Activity:
After locating the line that contains "Medusa Leather Messenger Bag picture 2" in the records below, write out exactly that line and each line after it through the one that contains "AVALIACAO - MAGALHÃES", and nothing else.

Data supplied:
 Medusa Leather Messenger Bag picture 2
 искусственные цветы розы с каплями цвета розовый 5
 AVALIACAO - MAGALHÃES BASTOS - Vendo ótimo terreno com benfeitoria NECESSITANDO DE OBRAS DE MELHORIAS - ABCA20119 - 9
* * *
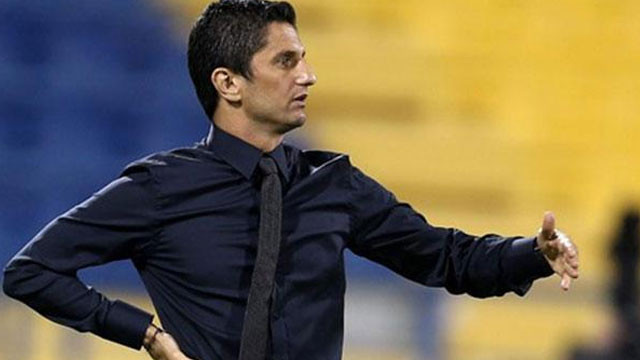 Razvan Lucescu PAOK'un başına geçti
--
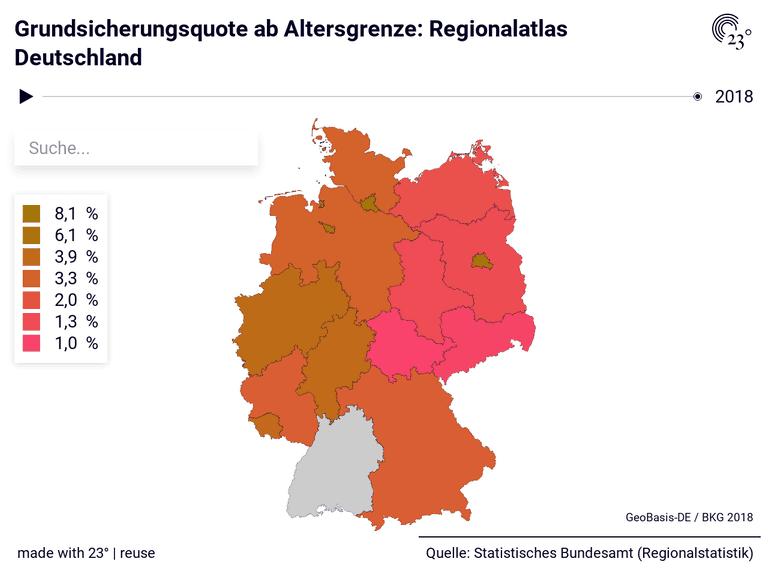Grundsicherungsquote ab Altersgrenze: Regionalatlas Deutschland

Exercise answer:
 Medusa Leather Messenger Bag picture 2
 искусственные цветы розы с каплями цвета розовый 5
 AVALIACAO - MAGALHÃES BASTOS - Vendo ótimo terreno com benfeitoria NECESSITANDO DE OBRAS DE MELHORIAS - ABCA20119 - 9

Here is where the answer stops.